Yup, Sam's starring like normal, only person who DIDN'T make a come back for the second film was Gemma Artusen (or however you pronounce her last name). I believe it came out about 2 weeks ago at the moment in theaters


----------



## ozar (Feb 12, 2012)

I've seen the 3D version of _Immortals_ and liked it but need to watch it again, but this time in 2D. There are definitely lots of heavy LFE moments in this film. Some viewers seem to really dislike this movie, but I didn't think it was all that bad. It is what it is... colorful, action-oriented, and LFE heaven!


----------



## Infrasonic (Sep 28, 2010)

Osage_Winter said:


> you didn't buy a BD player yet, right


Nope not yet! I'm still living in the stone age with my DVD player


----------



## JBrax (Oct 13, 2011)

I thought this movie for story alone was just ok. As for sound and in particular LFE…WOW! Each time the bow was drawn back was like Christmas morning anticipation and will check the structural integrity of your home. Certainly worth a rent.


----------



## Osage_Winter (Apr 8, 2010)

wormraper said:


> Yup, Sam's starring like normal, only person who DIDN'T make a come back for the second film was Gemma Artusen (or however you pronounce her last name). I believe it came out about 2 weeks ago at the moment in theaters


Gotcha; yeah, I actually looked up some specs about the sequel after I posted...I'll probably catch it as a BD rental, like we did with Clash...


----------



## Osage_Winter (Apr 8, 2010)

JBrax said:


> I thought this movie for story alone was just ok. As for sound and in particular LFE…WOW! Each time the bow was drawn back was like Christmas morning anticipation and will check the structural integrity of your home. Certainly worth a rent.

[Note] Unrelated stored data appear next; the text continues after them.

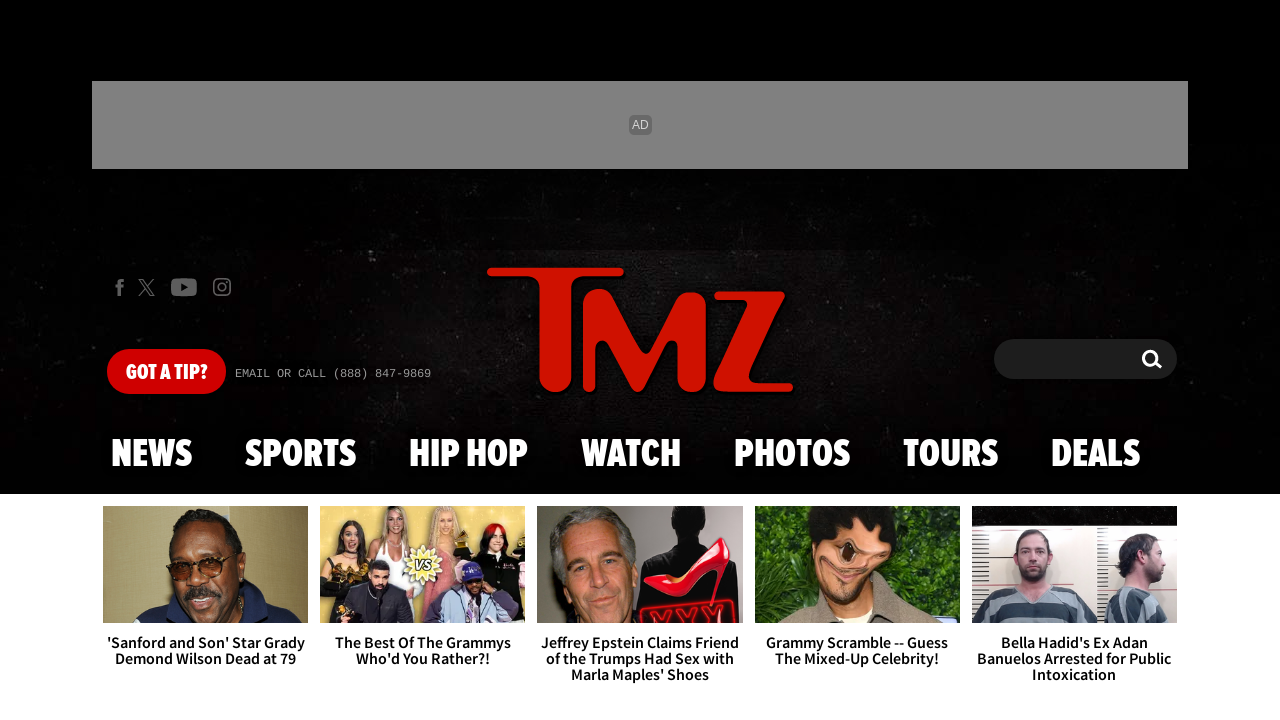

--- FILE ---
content_type: application/x-javascript;charset=utf-8
request_url: https://smetrics.tmz.com/id?d_visid_ver=4.4.0&d_fieldgroup=A&mcorgid=69AD1D725DDBE4560A495ECF%40AdobeOrg&mid=88232257714476123658973051482857811372&ts=1769953302870
body_size: -41
content:
{"mid":"88232257714476123658973051482857811372"}

--- FILE ---
content_type: application/javascript; charset=utf-8
request_url: https://fundingchoicesmessages.google.com/f/AGSKWxUK1TBdfMUfP-TB0D4HsiU7D79RrutMKLB5VfiU2yypz3oMdlfJtXj8hun-Q6GQjJ0bdI3xxZRbDMdZFrcFClSEJCr8wH0m7V-ccMchODOaifV32vUsq4DsR8gbqoFGVR9EDNwGn-hcJL7LlYrkGdibazqYHdi_eBWmYaWBV__dwmZJGocyVTTY4Irj/_/gtags/pin_tag./eas_fif./adv-2./advertisementheader./metaad.
body_size: -1285
content:
window['8704ad93-aa10-4a7a-ad2f-993c3b22f627'] = true;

Did you view the Blu-ray or DVD version, Brax?


----------



## Osage_Winter (Apr 8, 2010)

ozar said:


> I've seen the 3D version of _Immortals_ and liked it but need to watch it again, but this time in 2D. There are definitely lots of heavy LFE moments in this film. Some viewers seem to really dislike this movie, but I didn't think it was all that bad. It is what it is... colorful, action-oriented, and LFE heaven!

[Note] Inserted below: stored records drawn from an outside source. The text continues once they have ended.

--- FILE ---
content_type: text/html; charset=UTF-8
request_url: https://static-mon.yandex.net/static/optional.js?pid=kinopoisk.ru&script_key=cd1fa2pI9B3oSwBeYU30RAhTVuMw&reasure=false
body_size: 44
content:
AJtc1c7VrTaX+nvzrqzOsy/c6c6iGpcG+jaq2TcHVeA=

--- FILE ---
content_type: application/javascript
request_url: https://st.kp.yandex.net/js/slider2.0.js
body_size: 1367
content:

Thanks for your thoughts, ozar. I, too, as stated in the review, didn't think it was all that bad...did you view the BD or DVD version?


----------



## Mike Edwards (Mar 10, 2011)

Osage_Winter said:


> Thanks for your thoughts, ozar. I, too, as stated in the review, didn't think it was all that bad...did you view the BD or DVD version?

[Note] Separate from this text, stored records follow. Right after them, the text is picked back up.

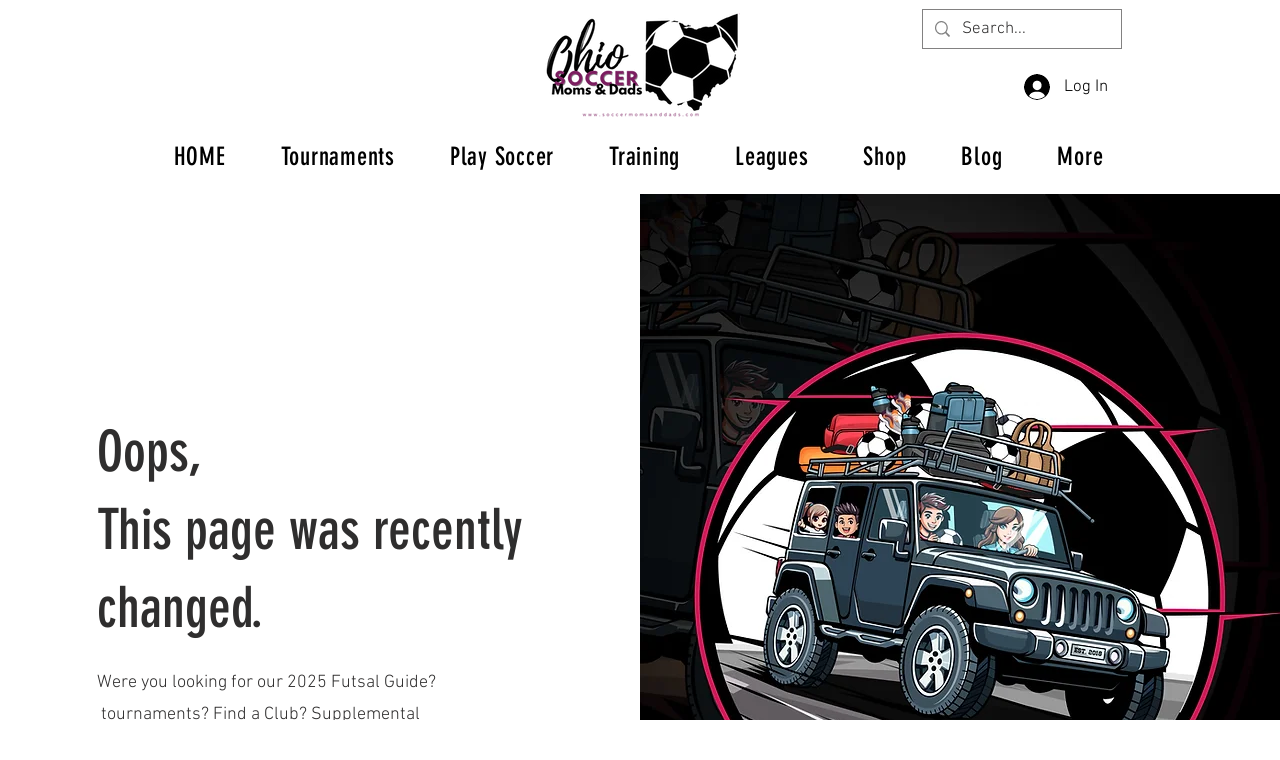

--- FILE ---
content_type: text/html; charset=utf-8
request_url: https://www.google.com/recaptcha/api2/aframe
body_size: 268
content:
<!DOCTYPE HTML><html><head><meta http-equiv="content-type" content="text/html; charset=UTF-8"></head><body><script nonce="w5DUJiA3zAk8mVPY8v9FTw">/** Anti-fraud and anti-abuse applications only. See google.com/recaptcha */ try{var clients={'sodar':'https://pagead2.googlesyndication.com/pagead/sodar?'};window.addEventListener("message",function(a){try{if(a.source===window.parent){var b=JSON.parse(a.data);var c=clients[b['id']];if(c){var d=document.createElement('img');d.src=c+b['params']+'&rc='+(localStorage.getItem("rc::a")?sessionStorage.getItem("rc::b"):"");window.document.body.appendChild(d);sessionStorage.setItem("rc::e",parseInt(sessionStorage.getItem("rc::e")||0)+1);localStorage.setItem("rc::h",'1769925086893');}}}catch(b){}});window.parent.postMessage("_grecaptcha_ready", "*");}catch(b){}</script></body></html>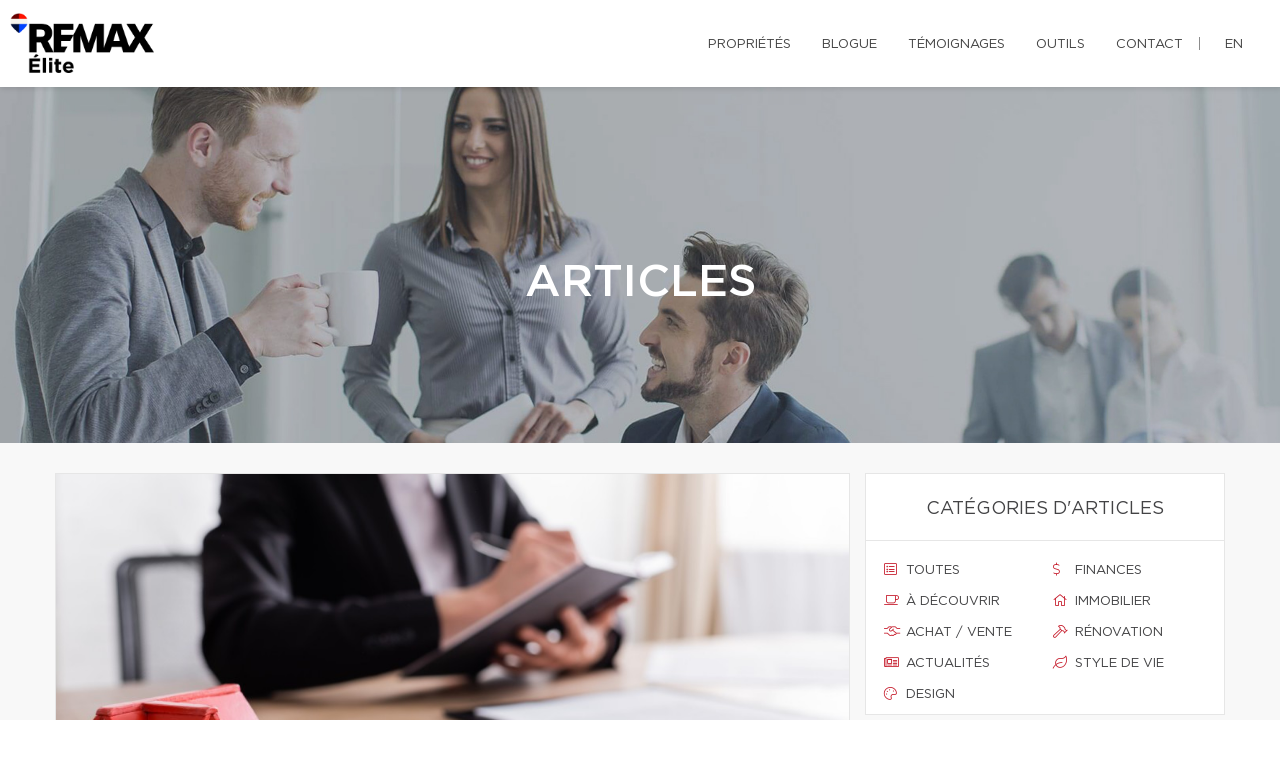

--- FILE ---
content_type: text/css;charset=UTF-8
request_url: https://leslie-immobilier.com/css/remax-elite/microsite_main.css?v=1769635275
body_size: 1494
content:
/* Main Color */

.btn#btn1404 {
    color: #2B2B2D !important;
}

.form_loading{width:40px;height:40px;}

#swiper-slider-microsite_featured_properties .swiper-pagination.swiper-pagination-type-2 .swiper-pagination-bullet {
    background: #fff !important;
    border: solid 3px #141414 !important;
    width: 20px;
    height: 20px;
}
#swiper-slider-microsite_featured_properties  .swiper-pagination.swiper-pagination-type-2 .swiper-pagination-bullet-active, #swiper-slider-microsite_featured_properties .swiper-pagination.swiper-pagination-type-2 .swiper-pagination-bullet:hover {
    background: #141414 !important;
    transform: none;
}

.swiper-pagination-type-1 .swiper-pagination-bullet, .swiper-pagination-type-2 .swiper-pagination-bullet {
    height: 15px;
    line-height: 15px;
    width: 15px;
    background: #434345 !important;
    border: 0 !important;
}

.btn#btn2404 {
    color: #2B2B2D !important;
}

.btn#btn1404:hover {
    background: #2B2B2D !important;
    color: #ffffff !important;
}

.btn#btn2404:hover {
    background: #2B2B2D !important;
    color: #ffffff !important;
}

.menu li a:hover {
    color: #2B2B2D !important;
}

.bg-primary {
    background: #2B2B2D !important;
}

.bg-primary {
    background: #2B2B2D !important;
}

.btn-filled {
    background: #2B2B2D !important;
}

.text-tabs .active .tab-title {
    color: #2B2B2D !important;
}

.propContainer div.genre {
    color: #2B2B2D !important;
}

.field-error {
    outline: 1px solid #2B2B2D !important;
}

.text-tabs .tab-title:after {
    background: #2B2B2D !important;
}

.btn:visited {
    color: #ffffff !important;
}

.btn:hover {
    background: #2B2B2D !important;
    color: #ffffff !important;
}

.pagination li a:hover, .pagination li.active a, .pagination li.active:hover a {
    background: #2B2B2D !important;
    border-color: #2B2B2D !important;
}

.checkbox-option .inner, .radio-option .inner {
    border: 1px solid #2B2B2D !important;
}

.checkbox-option, .radio-option {
    border: 1px solid #2B2B2D !important;
}

#map-canvas .prop-title a {
    color: #2B2B2D !important;
}

.checkbox-option.checked .inner {
    background: #2B2B2D !important;
}

.bg-saffron {
    background: linear-gradient(90deg, #2B2B2D 0%, #2B2B2D 100%);
}

.page blockquote.quote .text-primary, .page .text-primary {
    color: #2B2B2D;
}

blockquote.quote .text-primary, .text-primary {
    color: #2B2B2D;
}

.owl-carousel-class-light .owl-dot.active, .owl-carousel-class-light .owl-dot:hover {
    background: #2B2B2D;
}

.owl-carousel-class-light .owl-dot.active {
    cursor: initial;
}
.owl-carousel-classic .owl-dot {
    cursor: pointer;
    margin-left: 8px;
    display: inline-block;
    width: 13px;
    height: 13px;
    line-height: 20px;
    border-radius: 50%;
    background: #fff;
    border: solid 1px #2B2B2D;
}

.btn-primary, .btn-primary:focus {
    color: #fff;
    background-color:#2B2B2D;
    border-color: #2B2B2D;
}
.swiper-pagination-type-1 .swiper-pagination-bullet, .swiper-pagination-type-2 .swiper-pagination-bullet {
outline:none;
    height: 15px;
    line-height: 15px;
    width: 15px;
    background: #434345 !important;
    border: 0 !important;
}


.swiper-pagination-type-1 .swiper-pagination-bullet-active, .swiper-pagination-type-1 .swiper-pagination-bullet:hover, .swiper-pagination-type-2 .swiper-pagination-bullet-active, .swiper-pagination-type-2 .swiper-pagination-bullet:hover {
    transform: scale(1.4);
    background: #434345 !important;
    border: 0 !important;}

a:hover {
    color: #e21a37;
    text-decoration: none;
}

.mobile-phone-header {
    font-size: 13px;
    font-weight: bold;
    line-height: 24px;
}

@media (max-width: 500px) {

    .mobile-phone-header span {
        display: none;
    }
}

/* Custom CSS */

#broker_bios .remax-readmore ul li, #team_bio ul li {
    list-style: disc ;
    margin-left: 20px
}

section:not(.rd-parallax) {
    position: relative;
    z-index: 5;
    background-color: white;
}

footer .footer-menu {
    margin-right: 160px;
}

footer > .container {
    padding-bottom : 30px
}

#microsite_featured_properties, #microsite_featured_properties .swiper-slide, .video-section {
    background-color: #f5f5f5 !important;
}

.video-section{
    padding-top: 35px;
}

/** Featured Properties **/
#microsite_featured_properties .swiper-container {
    height: auto;
    padding-bottom: 50px;
}

.featured_property_image .property_sold {
    display: block;
    width: 151px;
    height: 99px;
    max-width: none;
    position: absolute !important;
    top: -2px;
    right: 14px;
    z-index: 1000;
}

.featured_property_image {
    position: relative;
    height: auto;
    display: block;
}

#microsite_featured_properties .swiper-slide {
    background-color: white;
}

#microsite_featured_properties .swiper-container-horizontal > .swiper-pagination.swiper-pagination-type-2 {
    position: relative;
    bottom: -25px;
}

#microsite_featured_properties .swiper-container .range > [class*="cell"] {
    padding: 0;
}

#microsite_featured_properties .swiper-slide .featured_info {
    background-color: #f5f5f5;
    padding: 35px 15px 5px 15px !important;
}

#microsite_featured_properties .featured_info h5 {
    margin-top: 10px;
    margin-bottom: 10px;
    font-weight: normal;
}

#microsite_featured_properties .swiper-container .swiper-slide {
    height: auto;
}

#microsite_featured_properties .swiper-container .swiper-slide img {
    max-height: 400px;
    width: auto;
    max-width: 100%;
}

#microsite-about {
    background-color: #2B2B2D !important;
    font-family: "Gotham Book";
    font-size: 16px;
    font-weight: 400;
    line-height: 30px;
}

#microsite-about ul{
    opacity: .8;
    font-family: "Gotham Book";
    font-weight: 400;
    line-height: 30px;
}

#microsite-about .bg-saffron {
    background: #FFF;

}
#microsite-about a {
     color:#c51828;
}

#microsite-about a:hover, #microsite-about a:visited, #microsite-about a:focus {
    color:#b31624;
    text-decoration: underline;
}

@media screen and (max-width: 768px) {
    #microsite_featured_properties .swiper-container .swiper-slide h4{
        font-size: 16px;
    }
    #microsite_featured_properties .swiper-container .swiper-slide h5{
        font-size: 14px;
    }
    #microsite_featured_properties .swiper-container .swiper-slide h3{
        font-size: 22px;
    }
    #microsite_featured_properties .swiper-container .featured_info {
        margin: 0;
        padding-bottom: 25px !important;
    }

    #microsite_featured_properties .swiper-container .featured_info .desc{
        display: none;
    }
}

since he watched the 3D version I would assume it was the BD since DVD doesn't support 3D


----------



## ryansboston (Dec 10, 2010)

Nice review! I just watched it tonight on blu-ray (2D, DTS-HD Master Audio 5.1) and was pretty wowed by the immersive sound and excellent LFE.. Picture quality is really nice and some of the visuals are just such great 1080p eye candy..


----------



## JBrax (Oct 13, 2011)

Osage_Winter said:


> Did you view the Blu-ray or DVD version, Brax?


Always Blu-ray when I watch a movie. The only time I watch regular DVD is only as a last resort.


----------



## ozar (Feb 12, 2012)

Osage_Winter said:


> did you view the BD or DVD version?


Yeah, it was blu-ray. I've ordered another Hsu sub to go along with my existing one so it's time to watch this movie again for some heavy LFE enjoyment.


----------



## Osage_Winter (Apr 8, 2010)

wormraper said:


> since he watched the 3D version I would assume it was the BD since DVD doesn't support 3D


Oh, I was under the impression that he watched the 3D version in THEATERS -- unless I misunderstood him...


----------



## Osage_Winter (Apr 8, 2010)

Thanks for all your replies thus far, fellas!

It seems all of you who have viewed the Blu-ray have found the same as I found with the 
DVD's Dolby Digital track -- apparently, Fox mastered the soundtrack for both formats
on the rambunctious side! :clap::clap:


----------